# WM Austin ... new resort in the works



## rhonda (Sep 22, 2017)

The resort link failed for me earlier today ... but be watching for a new addition to the WM destinations in Texas.



			
				WM Member Home Page said:
			
		

> *Escape the Ordinary*
> 
> Welcome to the club, WorldMark Austin! Find out more about your newest proposed future resort, which is now accepting owner reservations.


----------



## geist1223 (Sep 22, 2017)

The email i got today from Worldmark by Wyndham said Bookings starting September 27 for stays starting January 2018.


----------



## rhonda (Sep 23, 2017)

geist1223 said:


> The email i got today from Worldmark by Wyndham said Bookings starting September 27 for stays starting January 2018.
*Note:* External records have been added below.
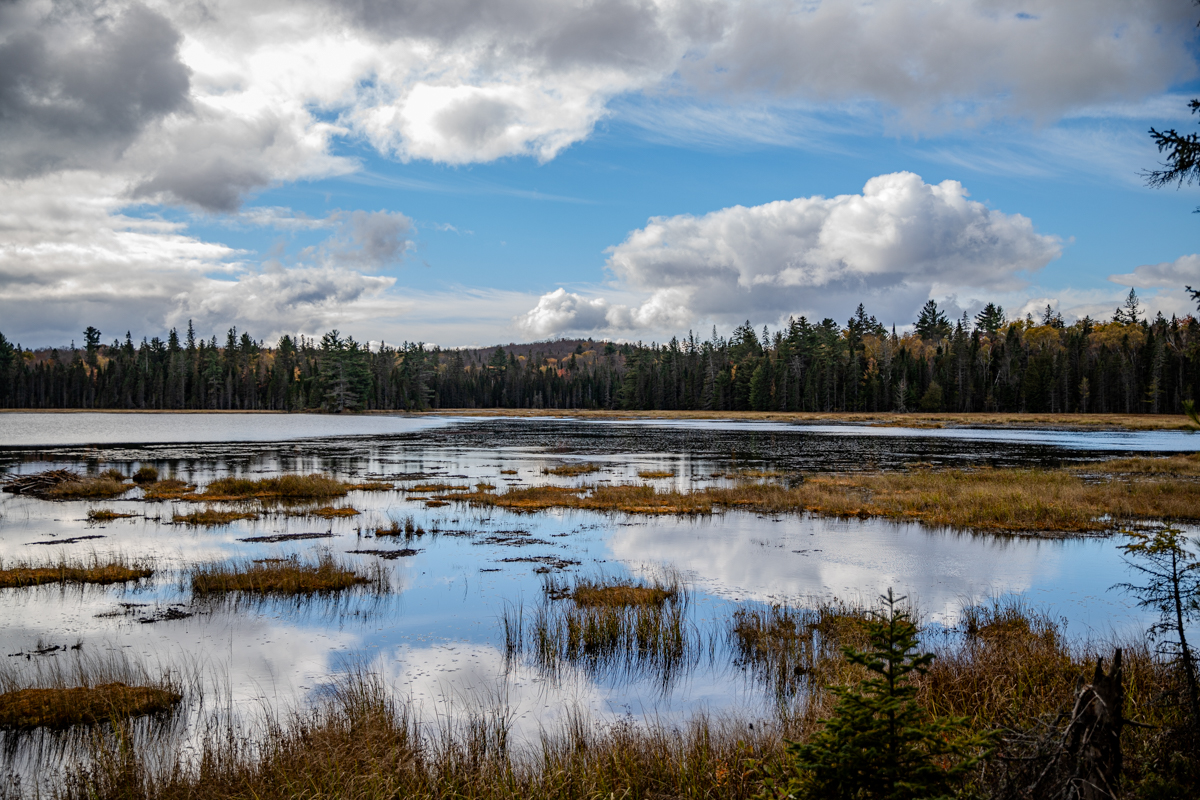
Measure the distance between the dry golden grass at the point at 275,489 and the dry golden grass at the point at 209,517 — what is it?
13.9 ft

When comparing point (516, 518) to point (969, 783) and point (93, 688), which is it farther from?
point (969, 783)

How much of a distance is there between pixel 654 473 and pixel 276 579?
25.4 meters

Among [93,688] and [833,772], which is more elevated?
[833,772]

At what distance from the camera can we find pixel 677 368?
170 m

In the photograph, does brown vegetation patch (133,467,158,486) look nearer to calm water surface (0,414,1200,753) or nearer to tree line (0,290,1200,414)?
calm water surface (0,414,1200,753)

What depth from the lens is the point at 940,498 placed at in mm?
28406

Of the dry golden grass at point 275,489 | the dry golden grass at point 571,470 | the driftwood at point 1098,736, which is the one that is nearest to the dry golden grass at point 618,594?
the driftwood at point 1098,736

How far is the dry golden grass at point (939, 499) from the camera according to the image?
25281 mm

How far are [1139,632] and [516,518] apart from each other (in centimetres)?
1886

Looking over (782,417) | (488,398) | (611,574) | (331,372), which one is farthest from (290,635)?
(488,398)

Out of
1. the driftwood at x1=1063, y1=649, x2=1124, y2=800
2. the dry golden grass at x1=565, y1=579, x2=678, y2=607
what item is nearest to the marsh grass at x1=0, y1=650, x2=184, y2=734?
the dry golden grass at x1=565, y1=579, x2=678, y2=607

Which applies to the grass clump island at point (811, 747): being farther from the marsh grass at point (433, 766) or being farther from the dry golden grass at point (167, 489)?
the dry golden grass at point (167, 489)

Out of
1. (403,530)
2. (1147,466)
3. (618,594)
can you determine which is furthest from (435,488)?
(1147,466)

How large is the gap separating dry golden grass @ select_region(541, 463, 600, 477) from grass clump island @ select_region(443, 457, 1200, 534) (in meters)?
6.75
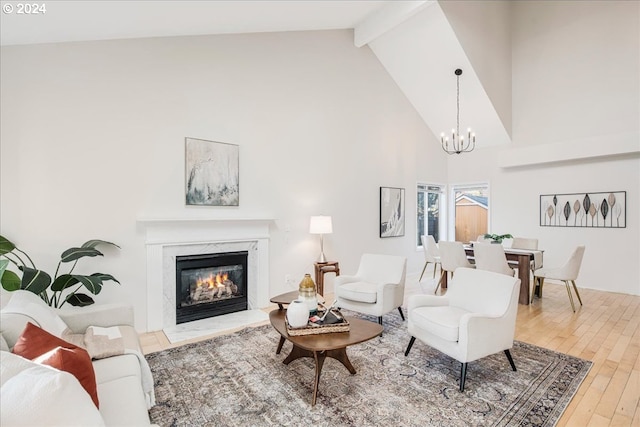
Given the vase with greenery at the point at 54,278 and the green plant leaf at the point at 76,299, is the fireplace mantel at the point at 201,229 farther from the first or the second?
the green plant leaf at the point at 76,299

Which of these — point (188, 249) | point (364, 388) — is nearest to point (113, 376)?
point (364, 388)

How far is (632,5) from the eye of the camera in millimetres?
4996

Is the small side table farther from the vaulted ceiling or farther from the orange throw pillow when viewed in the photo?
the orange throw pillow

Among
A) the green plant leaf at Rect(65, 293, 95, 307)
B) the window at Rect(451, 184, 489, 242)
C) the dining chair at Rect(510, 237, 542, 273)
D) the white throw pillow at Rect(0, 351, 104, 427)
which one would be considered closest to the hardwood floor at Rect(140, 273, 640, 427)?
the dining chair at Rect(510, 237, 542, 273)

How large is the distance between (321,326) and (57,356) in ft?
5.28

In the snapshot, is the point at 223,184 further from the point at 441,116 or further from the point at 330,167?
the point at 441,116

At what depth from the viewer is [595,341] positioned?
3.34 m

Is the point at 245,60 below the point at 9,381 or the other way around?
the other way around

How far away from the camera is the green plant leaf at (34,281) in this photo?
8.54ft

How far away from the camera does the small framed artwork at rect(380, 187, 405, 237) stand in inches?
244

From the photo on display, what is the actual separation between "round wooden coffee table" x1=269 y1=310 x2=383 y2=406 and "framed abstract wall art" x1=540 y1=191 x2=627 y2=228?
511 cm

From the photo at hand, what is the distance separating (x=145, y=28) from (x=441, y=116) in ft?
17.8

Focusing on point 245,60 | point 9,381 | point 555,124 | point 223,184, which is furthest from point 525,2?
point 9,381

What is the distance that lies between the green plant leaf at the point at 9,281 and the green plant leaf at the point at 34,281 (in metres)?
0.14
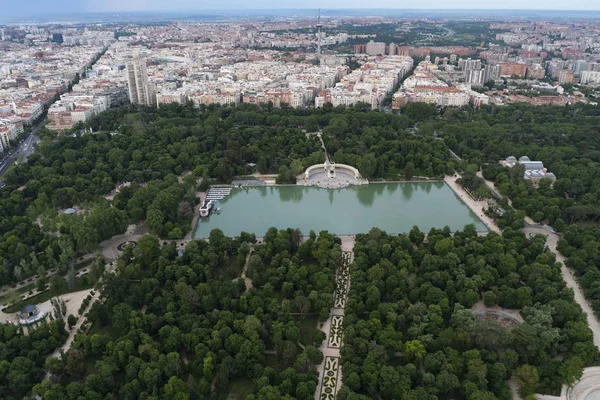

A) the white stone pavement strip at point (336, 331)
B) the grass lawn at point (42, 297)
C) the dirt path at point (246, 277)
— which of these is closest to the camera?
the white stone pavement strip at point (336, 331)

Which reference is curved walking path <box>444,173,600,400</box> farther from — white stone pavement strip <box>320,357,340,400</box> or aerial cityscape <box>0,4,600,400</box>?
white stone pavement strip <box>320,357,340,400</box>

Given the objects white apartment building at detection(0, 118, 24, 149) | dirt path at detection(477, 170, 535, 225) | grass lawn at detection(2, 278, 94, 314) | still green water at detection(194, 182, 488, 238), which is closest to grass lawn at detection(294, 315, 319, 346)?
still green water at detection(194, 182, 488, 238)

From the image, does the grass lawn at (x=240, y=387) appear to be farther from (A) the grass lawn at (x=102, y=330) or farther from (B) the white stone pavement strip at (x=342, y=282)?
(A) the grass lawn at (x=102, y=330)

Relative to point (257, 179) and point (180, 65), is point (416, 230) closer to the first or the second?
point (257, 179)

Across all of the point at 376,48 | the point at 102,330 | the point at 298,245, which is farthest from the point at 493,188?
the point at 376,48

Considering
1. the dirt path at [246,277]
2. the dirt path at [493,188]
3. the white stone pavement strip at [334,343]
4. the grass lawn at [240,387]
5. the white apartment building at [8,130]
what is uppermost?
the white apartment building at [8,130]

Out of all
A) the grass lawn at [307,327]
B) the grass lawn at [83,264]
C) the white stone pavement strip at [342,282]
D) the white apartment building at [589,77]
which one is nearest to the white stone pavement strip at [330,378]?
the grass lawn at [307,327]

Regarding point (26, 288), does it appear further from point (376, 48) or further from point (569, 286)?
point (376, 48)
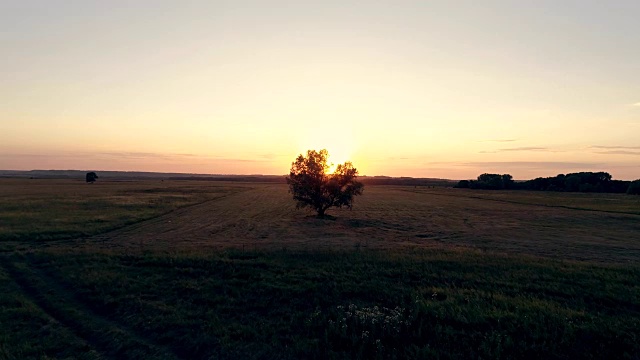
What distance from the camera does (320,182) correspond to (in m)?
55.4

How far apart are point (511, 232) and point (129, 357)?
38.7 m

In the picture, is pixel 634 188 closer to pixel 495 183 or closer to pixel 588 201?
pixel 588 201

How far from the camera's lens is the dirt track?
99.7ft

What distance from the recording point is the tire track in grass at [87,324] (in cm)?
1264

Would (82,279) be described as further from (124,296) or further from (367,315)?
(367,315)

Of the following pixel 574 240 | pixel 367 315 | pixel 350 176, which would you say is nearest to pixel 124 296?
pixel 367 315

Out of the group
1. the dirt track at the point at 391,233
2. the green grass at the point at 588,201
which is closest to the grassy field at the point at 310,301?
the dirt track at the point at 391,233

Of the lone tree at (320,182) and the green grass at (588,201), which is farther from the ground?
the lone tree at (320,182)

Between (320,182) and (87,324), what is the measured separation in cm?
4208

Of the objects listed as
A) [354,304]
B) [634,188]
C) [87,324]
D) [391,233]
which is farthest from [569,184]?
[87,324]

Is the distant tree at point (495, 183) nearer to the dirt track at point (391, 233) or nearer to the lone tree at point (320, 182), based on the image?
the dirt track at point (391, 233)

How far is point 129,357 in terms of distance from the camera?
12.4 meters

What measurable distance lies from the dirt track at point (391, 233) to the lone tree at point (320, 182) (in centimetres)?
269

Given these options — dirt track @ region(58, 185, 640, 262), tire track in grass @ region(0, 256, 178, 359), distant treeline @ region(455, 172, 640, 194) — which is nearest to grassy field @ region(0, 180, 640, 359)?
tire track in grass @ region(0, 256, 178, 359)
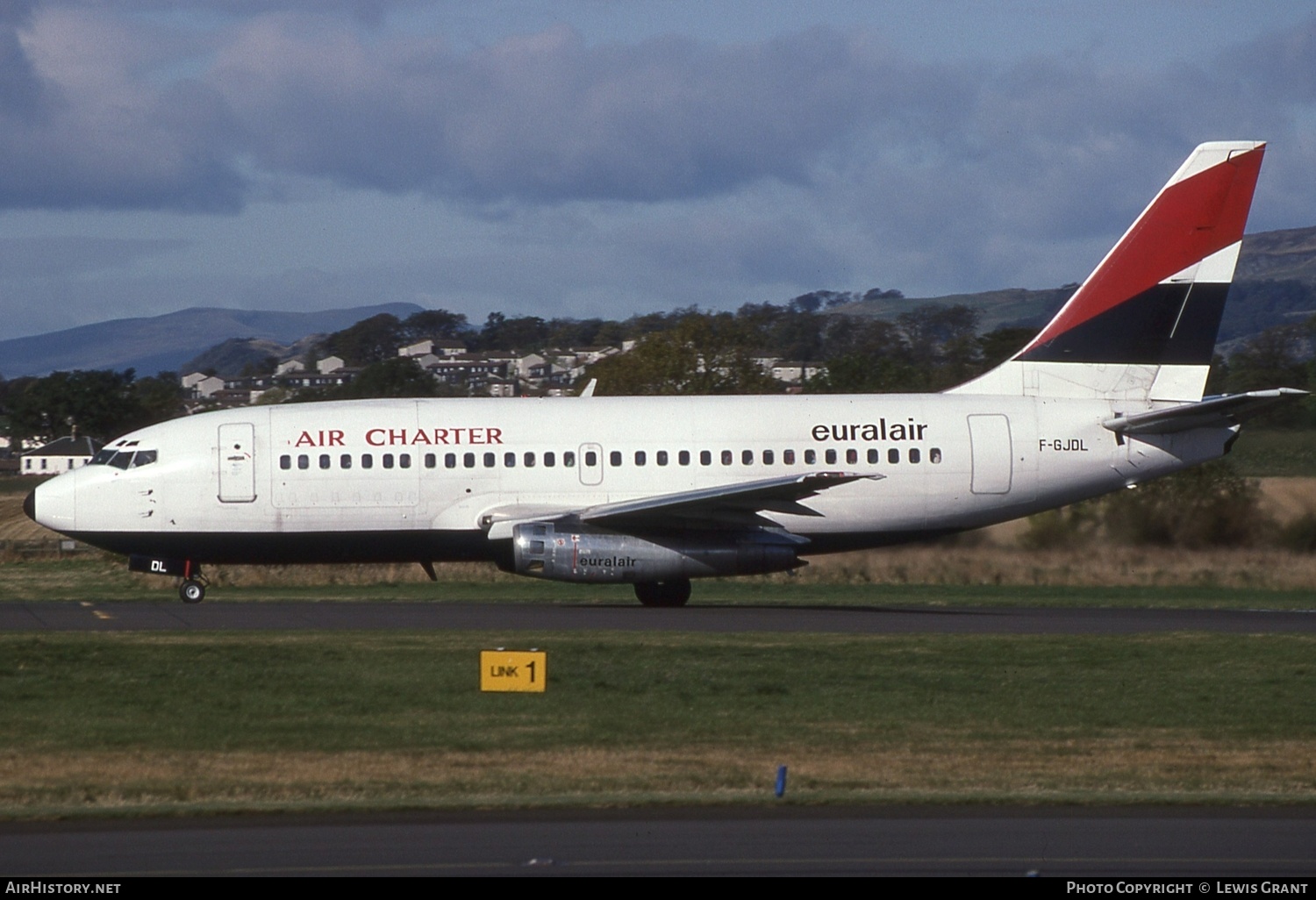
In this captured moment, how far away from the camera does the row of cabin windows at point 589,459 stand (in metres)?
28.4

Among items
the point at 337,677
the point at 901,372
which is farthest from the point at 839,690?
the point at 901,372

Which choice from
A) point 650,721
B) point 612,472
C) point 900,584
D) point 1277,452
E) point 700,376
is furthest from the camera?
point 700,376

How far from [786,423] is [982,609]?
4636mm

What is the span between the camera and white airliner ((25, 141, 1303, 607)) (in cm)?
2834

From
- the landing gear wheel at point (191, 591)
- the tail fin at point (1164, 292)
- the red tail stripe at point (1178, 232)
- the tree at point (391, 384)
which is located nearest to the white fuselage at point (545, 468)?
the landing gear wheel at point (191, 591)

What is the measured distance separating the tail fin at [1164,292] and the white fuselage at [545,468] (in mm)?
1041

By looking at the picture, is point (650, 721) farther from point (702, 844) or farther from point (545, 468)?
point (545, 468)

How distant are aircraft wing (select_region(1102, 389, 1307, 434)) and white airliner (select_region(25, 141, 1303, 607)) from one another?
0.15 feet

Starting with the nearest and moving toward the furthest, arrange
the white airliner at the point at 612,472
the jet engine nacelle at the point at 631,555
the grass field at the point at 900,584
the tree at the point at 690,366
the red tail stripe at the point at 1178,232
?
the jet engine nacelle at the point at 631,555, the white airliner at the point at 612,472, the red tail stripe at the point at 1178,232, the grass field at the point at 900,584, the tree at the point at 690,366

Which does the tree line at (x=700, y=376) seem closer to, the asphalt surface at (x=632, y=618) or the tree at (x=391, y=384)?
the tree at (x=391, y=384)

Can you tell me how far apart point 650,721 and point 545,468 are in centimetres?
1165

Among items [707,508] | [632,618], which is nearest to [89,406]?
[707,508]

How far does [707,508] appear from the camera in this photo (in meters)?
27.4
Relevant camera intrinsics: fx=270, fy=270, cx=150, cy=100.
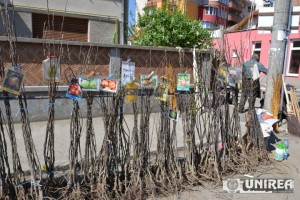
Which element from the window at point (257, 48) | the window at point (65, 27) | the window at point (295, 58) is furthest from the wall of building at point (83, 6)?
the window at point (257, 48)

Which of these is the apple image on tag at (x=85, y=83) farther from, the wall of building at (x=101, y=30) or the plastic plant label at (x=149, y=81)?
the wall of building at (x=101, y=30)

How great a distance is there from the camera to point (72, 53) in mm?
6336

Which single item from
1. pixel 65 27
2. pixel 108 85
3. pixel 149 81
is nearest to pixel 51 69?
pixel 108 85

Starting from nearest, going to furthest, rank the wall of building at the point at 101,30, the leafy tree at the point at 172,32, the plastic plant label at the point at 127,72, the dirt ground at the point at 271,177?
the plastic plant label at the point at 127,72 → the dirt ground at the point at 271,177 → the wall of building at the point at 101,30 → the leafy tree at the point at 172,32

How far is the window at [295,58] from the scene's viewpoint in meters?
18.4

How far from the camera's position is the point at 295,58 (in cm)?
1869

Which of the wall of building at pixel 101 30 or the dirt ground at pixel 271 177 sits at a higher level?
the wall of building at pixel 101 30

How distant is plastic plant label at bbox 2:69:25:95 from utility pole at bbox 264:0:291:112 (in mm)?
5794

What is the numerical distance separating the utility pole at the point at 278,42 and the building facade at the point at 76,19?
19.1 ft

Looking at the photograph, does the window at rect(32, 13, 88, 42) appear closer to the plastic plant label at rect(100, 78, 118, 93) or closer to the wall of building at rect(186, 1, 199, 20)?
the plastic plant label at rect(100, 78, 118, 93)

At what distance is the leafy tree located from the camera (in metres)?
10.9

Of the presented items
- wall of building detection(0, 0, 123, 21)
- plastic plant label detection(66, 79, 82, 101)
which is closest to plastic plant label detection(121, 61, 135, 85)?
plastic plant label detection(66, 79, 82, 101)

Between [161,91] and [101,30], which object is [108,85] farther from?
[101,30]

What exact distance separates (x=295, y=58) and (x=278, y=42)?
1422cm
Ah, thanks!  I don't get email messages from WBW except for reservation confirmations.


----------



## brigechols (Sep 23, 2017)

Whatever happened to WM Galveston?


----------



## Xpat (Sep 24, 2017)

rhonda said:


> The resort link failed for me earlier today ... but be watching for a new addition to the WM destinations in Texas.



Love how Worldmark keeps opening resorts in city locations where other timeshare systems are not present. I look forward to staying there as well as in Portland when these new locations open. Renderings of the "resort" can be seen in this presentation: https://www.worldmarktheclub.com/board/minutes/reports/Q4_2016_Meeting_Management.pdf - skip to page 18.


----------



## silentg (Sep 24, 2017)

We are traveling to Austin soon. Never been looks fun!


----------



## ecwinch (Sep 25, 2017)

brigechols said:


> Whatever happened to WM Galveston?



The development deal fell thru and the property owner built it out as luxury apartments. Hopefully they will find another project in that area - having something on the coast would be a great step toward getting some critical mass in the TX market


----------



## geist1223 (Sep 27, 2017)

Worldmark Austin is now available in the Worldmark Online Reservation Page. The Point Chart by season and unit size has not been Posted. The Condo sizes are Studio Delux, Studio Delux SN, Studio Presidential, 1 bedroom, 1 bedroom SN, 2 bedroom, 2 bedroom Presidential, 2 bedroom SN.

I checked using 2/1/18 As the check-in date.. I do not know if it is all Red Season.
Studio Delux 8,600 per week.
Studio Presidential 16,600 per week.
1 bedroom 11,600 per week.
2 bedroom 13,600 per week.
2 bedroom Presidential 26,600 per week.


----------



## geist1223 (Sep 27, 2017)

They have now Posted the Online Chart. WM Austin has two Seasons - Red and White.

The Points needed are:
Studio Delux Red 10,000 per week and White 8,000 per week.
Studio Presidential Red 18,000 per week and White 16,000 per week.
1 Bedroom Red 13,000 per week and White 11,000 per week.
2 Bedroom Red 15,000 per week and White 13,000 per week.
2 Bedroom Presidential Red 28,000 and White 26,000 per week.

These are differet from what I listed above because by chance the dates I chose were part Red Week and part White week.


----------



## geist1223 (Sep 27, 2017)

They have now Posted the Online Chart. WM Austin has two Seasons - Red and White.

The Points needed are:
Studio Delux Red 10,000 per week and White 8,000 per week.
Studio Presidential Red 18,000 per week and White 16,000 per week.
1 Bedroom Red 13,000 per week and White 11,000 per week.
2 Bedroom Red 15,000 per week and White 13,000 per week.
2 Bedroom Presidential Red 28,000 and White 26,000 per week.

These are differet from what I listed above because by chance the dates I chose were part Red Week and part White week.


----------



## rhonda (Sep 27, 2017)

Thanks for the info, @geist1223 ! Ah, those are some pretty steep point values but I do appreciate that all units have a full kitchen.  Interesting that the studio sleeps 4.  Parking $30 per 24-hour period with in/out.


----------



## ecwinch (Sep 27, 2017)

Best part is that the rooftop pool/hot tub stays open to 11:00.


----------



## rhonda (Sep 28, 2017)

Frontier Airlines has airfare specials to Austin starting at $29 one way for their "DEN Deal" members.
Example:

*FROM*: Ontario (ONT), Los Angeles, CA

*TO*: Austin (AUS)
$29 one way
Valid for travel between:  10/12/17-*03/07/18*


----------